Cathy Cohen’s article “Punks, Bulldaggers, and Welfare Queens” has quite a few points that need to be discussed in more detail, but the one that really impacted me was the focus that many of Cohen’s quotes seem to have: the problems in queer politics. Some people, for instance, are stuck in the very binary that they are trying to eradicate; the only difference is which side of the binary is the “proper” one to be on. For instance, comments like “Straight people are your enemy” (448) and “the dichotomy of straight versus everything else” (452) do nothing to bridge the gap that currently exists between some straight people and some queer people.
I specifically say “some” here because not all straight people are narrow-minded, and those people are some of the strongest supporters of queer activism and equal sexual privileges for all consenting adults.
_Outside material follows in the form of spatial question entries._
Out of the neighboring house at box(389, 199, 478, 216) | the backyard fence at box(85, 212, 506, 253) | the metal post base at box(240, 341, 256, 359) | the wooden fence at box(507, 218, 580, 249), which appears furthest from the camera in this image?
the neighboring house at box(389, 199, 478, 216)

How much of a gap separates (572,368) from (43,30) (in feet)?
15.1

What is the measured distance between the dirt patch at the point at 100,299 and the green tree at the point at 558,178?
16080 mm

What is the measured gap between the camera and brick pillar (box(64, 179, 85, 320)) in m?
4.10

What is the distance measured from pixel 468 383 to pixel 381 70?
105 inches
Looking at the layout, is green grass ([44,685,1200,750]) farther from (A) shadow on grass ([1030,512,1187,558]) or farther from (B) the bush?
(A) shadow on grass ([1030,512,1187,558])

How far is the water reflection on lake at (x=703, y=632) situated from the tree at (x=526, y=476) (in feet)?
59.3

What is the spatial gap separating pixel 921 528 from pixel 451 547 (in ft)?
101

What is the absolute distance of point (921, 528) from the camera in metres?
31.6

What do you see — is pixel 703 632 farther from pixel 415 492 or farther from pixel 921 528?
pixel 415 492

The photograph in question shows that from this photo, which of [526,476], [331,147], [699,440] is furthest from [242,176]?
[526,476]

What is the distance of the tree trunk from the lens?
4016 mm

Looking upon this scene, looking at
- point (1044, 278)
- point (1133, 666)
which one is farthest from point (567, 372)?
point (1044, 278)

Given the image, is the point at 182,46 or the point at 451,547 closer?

At the same time, however, not all queer people want to include everyone or be included in “mainstream” (for lack of a better word) society. Some view assimilation as a “trap” (445) that people are falling into.
This concept really confused me. While I view the word “assimilate” as having a negative context, later in the same quote, QUASH says, “real change occurs when we are inclusive, not exclusive” (445). Does not inclusiveness require some degree of assimilation (or adjustment—a synonym that I much prefer)? How can one person or group be both for including others of different races, classes, genders, and identities, and against the idea of understanding all of the differences that such a group would therefore have?
While reading this piece, I kept going back to the notion of oppression. She mentions it several times throughout, and that made me think of the book Pedagogy of the Oppressed by Paulo Freire, which is the only way that I could make sense of the behavior discussed in several of the quotes throughout Cohen’s article. Once a group stops being oppressed by another, Freire writes, the newly non-oppressed group begins oppressing another group in a similar way. Cohen points out that, in some cases, this is what many other minorities (and other, non-minority, groups as well) are doing to the queer population. The oppression is merely getting pushed down the line to another group of people.
I found this article fascinating to read, but I ended up with more questions afterwards than I had beforehand. I am still not entirely sure what Cohen’s point was, unless she was arguing for more inclusive behavior and less judgmental exclusion by all parties. Could the point be that simple? Is she just arguing against the marginalization of “the other” that occurs throughout society?
Cohen is arguing for what she calls a “transformational” politics, and is examining the 90s movement of queer for how well it might provide theory for such a politics. Certainly she is arguing against the marginalization of the other, but I am not convinced that is such a simple point! She begins from the premise that queer politics are anti-assimilationist and goes from there, which may be part of what was confusing you.
She is critiquing queer political movements on two grounds: on the one hand, because their systemic stance against heteronormativity falls into a simplistic demonization of heterosexuals that ignores the differences in privilege between differently classed and racialized straight and queer people; and on the other hand, because queer calls for abandonment of identity categories fails to recognize those who might find needed succour within those categories even as they are also critical of them.